We ran a total of 1,600 queries:
- 20 publishers × 10 articles × 8 chatbots
We manually evaluated the chatbot responses based on three attributes:
- Correct article retrieval
- Correct publisher identification
- Correct URL retrieval
- Tech Platform – The generative search tool used
- Publication – The news publisher from which the article originates
- Affiliation – Whether the publisher has a deal/lawsuit with any AI company
- Crawler – Indicates whether the publisher allows or blocks search bots via
robots.txt
. - Date of Article – The original publication date of the article.
- Paywalled Article? – Whether the 5AC1 article is behind a paywall
- Source URL – The original URL of the article.
- Prompt – The excerpt from the article used as a query for the chatbot.
- Prompt Number – A numerical identifier for the query.
- Answer – The chatbot's response to the query.
- Answer: Publisher – The publisher name identified by the chatbot.
- Answer: Citation Link – The URL cited by the chatbot as the source.
- Answer: Date Listed – The publication date retrieved by the chatbot.
- Confidence – The chatbot's confidence level in its response.
- Proximity to Original Content – How close the chatbot's response is to the original article.
- Answer: Correct Article Identified? – Whether the chatbot retrieved the correct article.
- Answer: Correct Publisher? – Whether the chatbot identified the correct publisher.

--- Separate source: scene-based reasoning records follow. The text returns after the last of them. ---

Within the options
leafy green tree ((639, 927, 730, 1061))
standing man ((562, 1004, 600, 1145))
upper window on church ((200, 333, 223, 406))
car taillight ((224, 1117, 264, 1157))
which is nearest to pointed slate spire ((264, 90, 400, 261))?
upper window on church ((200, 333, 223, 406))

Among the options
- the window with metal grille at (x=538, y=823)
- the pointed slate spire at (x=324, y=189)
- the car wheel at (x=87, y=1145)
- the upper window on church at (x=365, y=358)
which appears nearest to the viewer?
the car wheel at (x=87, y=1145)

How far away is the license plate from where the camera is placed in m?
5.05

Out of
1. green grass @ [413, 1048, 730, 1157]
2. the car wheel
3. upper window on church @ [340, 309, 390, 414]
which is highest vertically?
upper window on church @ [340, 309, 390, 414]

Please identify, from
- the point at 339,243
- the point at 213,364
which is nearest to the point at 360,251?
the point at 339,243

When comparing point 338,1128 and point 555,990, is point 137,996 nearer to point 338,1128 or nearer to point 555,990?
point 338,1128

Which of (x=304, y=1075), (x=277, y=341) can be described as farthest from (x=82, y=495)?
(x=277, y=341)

- Answer: Correct Date? – Whether the chatbot retrieved the correct publication date.
- Answer: Correct URL Cited? – Whether the chatbot provided the correct URL.
- Correctness Score – A final assessment of the chatbot’s accuracy in retrieving the correct information. See below for how we classified it.
Each response was categorized as follows:
- Correct: All three attributes were correct.
- Correct but Incomplete: Some attributes were correct, but the answer was missing information.
- Partially Incorrect: Some attributes were correct while others were incorrect.
- Completely Incorrect: All three attributes were incorrect and/or missing.
- Not Provided: No information was provided.